Data records
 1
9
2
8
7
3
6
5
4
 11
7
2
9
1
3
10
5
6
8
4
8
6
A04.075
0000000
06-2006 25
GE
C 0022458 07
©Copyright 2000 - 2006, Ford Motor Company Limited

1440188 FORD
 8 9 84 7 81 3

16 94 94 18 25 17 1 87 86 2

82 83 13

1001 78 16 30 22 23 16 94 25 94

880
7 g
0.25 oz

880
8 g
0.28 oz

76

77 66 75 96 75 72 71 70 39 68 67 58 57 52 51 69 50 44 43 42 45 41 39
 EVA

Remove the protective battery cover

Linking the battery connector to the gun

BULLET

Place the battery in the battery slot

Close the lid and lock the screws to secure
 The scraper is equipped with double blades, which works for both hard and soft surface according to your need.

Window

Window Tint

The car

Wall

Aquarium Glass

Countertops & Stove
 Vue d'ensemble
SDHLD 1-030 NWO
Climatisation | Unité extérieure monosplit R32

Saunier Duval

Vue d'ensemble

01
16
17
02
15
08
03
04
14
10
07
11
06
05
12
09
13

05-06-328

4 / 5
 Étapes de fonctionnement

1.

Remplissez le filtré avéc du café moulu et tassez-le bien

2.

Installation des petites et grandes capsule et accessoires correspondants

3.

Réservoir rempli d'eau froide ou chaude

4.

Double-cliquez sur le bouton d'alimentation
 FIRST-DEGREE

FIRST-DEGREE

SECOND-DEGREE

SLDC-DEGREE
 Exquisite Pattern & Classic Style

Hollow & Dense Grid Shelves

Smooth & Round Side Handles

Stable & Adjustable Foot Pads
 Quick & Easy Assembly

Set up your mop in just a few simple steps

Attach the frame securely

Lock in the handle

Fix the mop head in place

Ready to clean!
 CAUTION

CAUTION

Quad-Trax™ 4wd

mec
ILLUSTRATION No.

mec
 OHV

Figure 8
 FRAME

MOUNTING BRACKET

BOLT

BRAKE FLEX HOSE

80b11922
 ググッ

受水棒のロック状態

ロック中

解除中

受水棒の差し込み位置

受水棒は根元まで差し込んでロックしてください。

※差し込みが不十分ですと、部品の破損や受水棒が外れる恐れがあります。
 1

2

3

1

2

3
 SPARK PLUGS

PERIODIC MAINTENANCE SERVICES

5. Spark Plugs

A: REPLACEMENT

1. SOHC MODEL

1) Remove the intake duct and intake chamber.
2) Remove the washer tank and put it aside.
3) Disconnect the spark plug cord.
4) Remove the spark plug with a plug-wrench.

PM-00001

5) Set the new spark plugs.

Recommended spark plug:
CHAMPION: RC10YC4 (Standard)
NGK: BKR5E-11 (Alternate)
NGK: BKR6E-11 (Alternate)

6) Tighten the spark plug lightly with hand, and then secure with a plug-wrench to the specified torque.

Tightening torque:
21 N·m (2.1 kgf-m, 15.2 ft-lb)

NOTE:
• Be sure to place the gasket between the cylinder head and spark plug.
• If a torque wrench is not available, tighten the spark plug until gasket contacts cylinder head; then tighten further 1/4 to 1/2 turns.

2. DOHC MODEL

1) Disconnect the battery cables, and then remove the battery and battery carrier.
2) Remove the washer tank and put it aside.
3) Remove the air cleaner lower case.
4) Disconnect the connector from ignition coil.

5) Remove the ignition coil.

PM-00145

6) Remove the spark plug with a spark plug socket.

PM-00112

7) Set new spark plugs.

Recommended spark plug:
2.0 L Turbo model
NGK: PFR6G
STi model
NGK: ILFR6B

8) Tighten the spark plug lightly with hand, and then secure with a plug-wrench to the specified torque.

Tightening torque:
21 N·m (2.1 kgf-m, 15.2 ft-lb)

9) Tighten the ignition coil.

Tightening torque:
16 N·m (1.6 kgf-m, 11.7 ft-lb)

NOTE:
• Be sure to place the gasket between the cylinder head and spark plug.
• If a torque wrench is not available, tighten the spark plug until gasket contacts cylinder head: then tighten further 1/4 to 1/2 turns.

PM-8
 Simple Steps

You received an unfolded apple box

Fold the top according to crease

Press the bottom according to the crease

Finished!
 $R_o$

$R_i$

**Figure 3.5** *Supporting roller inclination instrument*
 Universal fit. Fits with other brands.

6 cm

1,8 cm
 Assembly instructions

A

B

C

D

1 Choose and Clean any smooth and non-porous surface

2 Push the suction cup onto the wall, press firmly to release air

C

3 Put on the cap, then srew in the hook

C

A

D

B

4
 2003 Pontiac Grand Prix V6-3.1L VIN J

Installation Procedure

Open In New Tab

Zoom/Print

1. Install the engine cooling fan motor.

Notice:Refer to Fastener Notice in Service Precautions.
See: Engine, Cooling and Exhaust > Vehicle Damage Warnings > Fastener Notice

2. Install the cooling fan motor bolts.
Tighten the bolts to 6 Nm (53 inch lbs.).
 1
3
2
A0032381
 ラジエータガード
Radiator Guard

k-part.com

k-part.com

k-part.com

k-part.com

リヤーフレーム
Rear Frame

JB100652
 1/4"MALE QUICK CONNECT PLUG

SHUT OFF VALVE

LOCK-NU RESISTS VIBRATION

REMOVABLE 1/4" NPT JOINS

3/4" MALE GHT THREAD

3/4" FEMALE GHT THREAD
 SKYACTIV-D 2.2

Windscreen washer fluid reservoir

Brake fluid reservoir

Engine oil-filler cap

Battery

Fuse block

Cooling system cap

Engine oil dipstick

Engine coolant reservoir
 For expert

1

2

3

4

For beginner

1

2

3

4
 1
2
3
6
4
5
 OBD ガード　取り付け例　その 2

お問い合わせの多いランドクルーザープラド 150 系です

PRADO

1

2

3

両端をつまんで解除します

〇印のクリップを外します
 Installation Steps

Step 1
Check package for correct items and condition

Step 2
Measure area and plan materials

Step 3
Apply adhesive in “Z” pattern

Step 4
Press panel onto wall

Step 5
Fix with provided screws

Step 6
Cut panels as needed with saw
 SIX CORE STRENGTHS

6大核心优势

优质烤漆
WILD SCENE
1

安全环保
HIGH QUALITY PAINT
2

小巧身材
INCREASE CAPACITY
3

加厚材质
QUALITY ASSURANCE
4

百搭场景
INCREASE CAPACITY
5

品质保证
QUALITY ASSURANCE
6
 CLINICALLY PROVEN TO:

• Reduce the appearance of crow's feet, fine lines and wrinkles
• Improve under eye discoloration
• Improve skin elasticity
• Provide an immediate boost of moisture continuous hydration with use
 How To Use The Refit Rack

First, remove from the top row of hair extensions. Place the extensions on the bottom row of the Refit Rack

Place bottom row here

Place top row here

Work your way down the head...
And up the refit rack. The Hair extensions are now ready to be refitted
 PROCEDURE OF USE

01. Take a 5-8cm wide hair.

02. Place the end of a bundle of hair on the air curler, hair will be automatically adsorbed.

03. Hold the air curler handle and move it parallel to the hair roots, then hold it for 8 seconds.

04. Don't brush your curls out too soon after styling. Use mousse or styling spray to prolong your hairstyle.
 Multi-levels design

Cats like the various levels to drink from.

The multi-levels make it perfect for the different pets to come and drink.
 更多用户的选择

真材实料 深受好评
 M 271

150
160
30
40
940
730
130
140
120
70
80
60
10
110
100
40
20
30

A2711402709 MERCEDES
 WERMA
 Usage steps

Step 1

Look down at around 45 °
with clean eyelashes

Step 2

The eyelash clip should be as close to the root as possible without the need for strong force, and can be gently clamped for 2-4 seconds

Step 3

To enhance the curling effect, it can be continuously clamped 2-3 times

- What you have to do
Write out word for word only the lines from the start of the entries down to the line with "5. Spark Plugs", please, including both ends.

- Answer area
 1
9
2
8
7
3
6
5
4
 11
7
2
9
1
3
10
5
6
8
4
8
6
A04.075
0000000
06-2006 25
GE
C 0022458 07
©Copyright 2000 - 2006, Ford Motor Company Limited

1440188 FORD
 8 9 84 7 81 3

16 94 94 18 25 17 1 87 86 2

82 83 13

1001 78 16 30 22 23 16 94 25 94

880
7 g
0.25 oz

880
8 g
0.28 oz

76

77 66 75 96 75 72 71 70 39 68 67 58 57 52 51 69 50 44 43 42 45 41 39
 EVA

Remove the protective battery cover

Linking the battery connector to the gun

BULLET

Place the battery in the battery slot

Close the lid and lock the screws to secure
 The scraper is equipped with double blades, which works for both hard and soft surface according to your need.

Window

Window Tint

The car

Wall

Aquarium Glass

Countertops & Stove
 Vue d'ensemble
SDHLD 1-030 NWO
Climatisation | Unité extérieure monosplit R32

Saunier Duval

Vue d'ensemble

01
16
17
02
15
08
03
04
14
10
07
11
06
05
12
09
13

05-06-328

4 / 5
 Étapes de fonctionnement

1.

Remplissez le filtré avéc du café moulu et tassez-le bien

2.

Installation des petites et grandes capsule et accessoires correspondants

3.

Réservoir rempli d'eau froide ou chaude

4.

Double-cliquez sur le bouton d'alimentation
 FIRST-DEGREE

FIRST-DEGREE

SECOND-DEGREE

SLDC-DEGREE
 Exquisite Pattern & Classic Style

Hollow & Dense Grid Shelves

Smooth & Round Side Handles

Stable & Adjustable Foot Pads
 Quick & Easy Assembly

Set up your mop in just a few simple steps

Attach the frame securely

Lock in the handle

Fix the mop head in place

Ready to clean!
 CAUTION

CAUTION

Quad-Trax™ 4wd

mec
ILLUSTRATION No.

mec
 OHV

Figure 8
 FRAME

MOUNTING BRACKET

BOLT

BRAKE FLEX HOSE

80b11922
 ググッ

受水棒のロック状態

ロック中

解除中

受水棒の差し込み位置

受水棒は根元まで差し込んでロックしてください。

※差し込みが不十分ですと、部品の破損や受水棒が外れる恐れがあります。
 1

2

3

1

2

3
 SPARK PLUGS

PERIODIC MAINTENANCE SERVICES

5. Spark Plugs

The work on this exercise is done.